A New Jersey appeals court has ruled that a recent pro-arbitration decision from the U.S. Supreme Court was not enough for a trampoline park to overcome faults in its mandatory arbitration clause.
On Tuesday the Appellate Division upheld a decision to invalidate an arbitration clause at issue in Defina v. Go Ahead and Jump 1, marking the second time a state appeals court has refused to enforce an arbitration agreement in the case.
The defendants, operators of a trampoline park in Pine Brook, argued that the U.S. Supreme Court’s 2017 opinion in Kindred Nursing Centers Ltd. P’ship v. Clark effectively invalidated the state Supreme Court’s 2014 ruling Atalese v. U.S. Legal Services Grp. as a basis to refuse to enforce an arbitration agreement.
But Judges Joseph Yannotti and Harry Carroll in an unpublished decision ruled that Kindred Nursing, which precludes a state from disfavoring arbitration agreements, does not abrogate Atalese. Rather, in Atalese, the Supreme Court, while holding that arbitration clauses must be clear about surrendering the right to sue, also specified that the Federal Arbitration Act explicitly required courts to place arbitration agreements on an equal footing with other contracts, the appeals panel said.
Yannotti and Carroll noted that the Atalese court stipulated that arbitration clauses “are not singled out for more burdensome treatment than other waiver-of-rights clauses under state law.”
The ruling came in a suit by Alexander Defina, a minor who allegedly broke his ankle while playing trampoline dodgeball at the Sky Zone Indoor Trampoline Park. Before Alexander used the facility, his father, Michael Defina, was required to sign a release form holding the park operators harmless for claims stemming from acts of ordinary negligence. The agreement also barred claims for bodily injury except in the event of gross negligence or willful misconduct by the defendants, according to the decision.
The agreement signed by the elder Defina also waived the right to trial, and dictated that any disputes would be subject to binding arbitration to be administered by JAMS in the state of Texas and under that state’s laws.
The plaintiffs filed suit against the trampoline park operator in June 2015, claiming that simple negligence and gross negligence contributed to Alexander’s injury. The suit also asserted that the waiver of liability was an unconscionable consumer practice in violation of the Consumer Fraud Act and the New Jersey Truth in Consumer Contract, Warranty and Notice Act. They sought compensatory and punitive damages, interest, attorney fees and costs of suit.

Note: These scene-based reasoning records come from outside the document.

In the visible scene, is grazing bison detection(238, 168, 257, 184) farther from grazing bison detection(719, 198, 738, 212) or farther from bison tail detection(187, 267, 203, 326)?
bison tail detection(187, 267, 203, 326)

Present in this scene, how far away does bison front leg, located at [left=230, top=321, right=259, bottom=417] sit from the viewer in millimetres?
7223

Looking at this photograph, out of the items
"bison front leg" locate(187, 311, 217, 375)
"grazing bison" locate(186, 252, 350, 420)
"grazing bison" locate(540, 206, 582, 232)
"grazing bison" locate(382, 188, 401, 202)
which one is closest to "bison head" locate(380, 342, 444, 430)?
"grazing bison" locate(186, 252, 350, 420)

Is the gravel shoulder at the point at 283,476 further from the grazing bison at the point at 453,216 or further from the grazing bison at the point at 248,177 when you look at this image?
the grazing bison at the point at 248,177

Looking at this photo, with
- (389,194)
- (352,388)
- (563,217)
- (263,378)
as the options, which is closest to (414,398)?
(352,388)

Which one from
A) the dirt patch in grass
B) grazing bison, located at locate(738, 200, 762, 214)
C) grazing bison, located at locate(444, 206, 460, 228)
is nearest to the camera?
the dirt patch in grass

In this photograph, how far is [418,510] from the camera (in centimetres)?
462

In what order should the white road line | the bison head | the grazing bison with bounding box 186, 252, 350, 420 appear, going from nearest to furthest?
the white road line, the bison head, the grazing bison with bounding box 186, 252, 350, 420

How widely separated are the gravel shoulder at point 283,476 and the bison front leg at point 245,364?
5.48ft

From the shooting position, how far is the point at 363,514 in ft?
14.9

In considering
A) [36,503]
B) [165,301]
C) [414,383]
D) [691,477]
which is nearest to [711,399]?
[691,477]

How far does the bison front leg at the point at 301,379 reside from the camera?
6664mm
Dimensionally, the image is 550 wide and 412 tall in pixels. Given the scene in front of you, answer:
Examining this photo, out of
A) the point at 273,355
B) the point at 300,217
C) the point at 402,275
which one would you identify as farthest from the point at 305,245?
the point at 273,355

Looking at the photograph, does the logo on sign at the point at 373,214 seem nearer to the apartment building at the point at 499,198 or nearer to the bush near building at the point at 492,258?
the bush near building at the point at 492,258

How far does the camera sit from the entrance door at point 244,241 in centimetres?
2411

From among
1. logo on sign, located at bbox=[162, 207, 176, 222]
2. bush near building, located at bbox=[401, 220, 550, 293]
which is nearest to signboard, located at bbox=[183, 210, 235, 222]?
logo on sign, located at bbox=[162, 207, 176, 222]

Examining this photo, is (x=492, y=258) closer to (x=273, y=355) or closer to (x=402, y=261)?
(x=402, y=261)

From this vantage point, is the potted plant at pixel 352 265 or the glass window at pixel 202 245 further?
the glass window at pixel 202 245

In October 2015, a Bergen County Superior Court judge granted a motion by Go Ahead and Jump to compel arbitration and stay the court proceedings. The Definas appealed, maintaining that the trial court erred by enforcing the arbitration clause. In July 2016, the Appellate Division agreed and reversed the orders compelling arbitration and staying the proceedings.
The Appellate Division panel issuing that ruling said the arbitration clause at issue did not clearly and unambiguously inform the plaintiffs that they were giving up the right to bring claims in court arising out of activities at Sky Zone. Although the agreement said the person signing it would give up the right to a trial, there was no “clear and unambiguous statement that the person signing the agreement is waiving his right to sue or go to court to secure relief,” the Appellate Division ruled in July 2016.
Then, in May 2017, the U.S. Supreme Court issued its decision in Kindred Nursing, holding that arbitration agreements governed by the Federal Arbitration Act must be placed “on equal footing with all other contracts.”
In September 2017, the franchisor defendants in the Sky Zone case filed a new motion to compel arbitration and stay the suit, arguing that the previous Appellate Division ruling was no longer valid because, after Kindred Nursing, New Jersey courts could no longer rely on Atalese as the basis to refuse enforcement of an arbitration agreement.
The motion was denied in the Law Division in November 2017, and on Tuesday Yannotti and Carroll affirmed. Since it found that Atalese is not abrogated by Kindred Nursing, the appeals court said it had no basis to revisit or depart from its July 12, 2016, decision invalidating the Sky Zone arbitration clause.
David Chazen of Chazen & Chazen in Englewood, who represents the plaintiffs, said in a statement that the appeal was “indicative of a larger problem that … businesses are desperate to conceal bad or dangerous business practices by ending the consumer’s right to go to court. Arbitration clauses are included in consumer contracts of adhesion in order to keep the proceedings and outcomes confidential.”
Chazen’s statement went on to say, “In this case, the Court found the arbitration provision was poorly written and unenforceable. Sky Zone has rewritten its arbitration clauses.”
Kelly Waters of Wood, Smith, Henning & Berman in Berkeley Heights, who represented the defendants, did not return a call seeking comment on the decision.